Records contained in a dataset:

-- -- --

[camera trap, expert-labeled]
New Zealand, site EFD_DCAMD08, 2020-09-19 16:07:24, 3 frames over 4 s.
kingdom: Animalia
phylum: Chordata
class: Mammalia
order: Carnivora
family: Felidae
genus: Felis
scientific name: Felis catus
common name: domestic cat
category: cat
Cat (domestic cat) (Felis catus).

-- -- --

• Your objective:
Repeat the data above exactly.

• Answer section:
[camera trap, expert-labeled]
New Zealand, site EFD_DCAMD08, 2020-09-19 16:07:24, 3 frames over 4 s.
kingdom: Animalia
phylum: Chordata
class: Mammalia
order: Carnivora
family: Felidae
genus: Felis
scientific name: Felis catus
common name: domestic cat
category: cat
Cat (domestic cat) (Felis catus).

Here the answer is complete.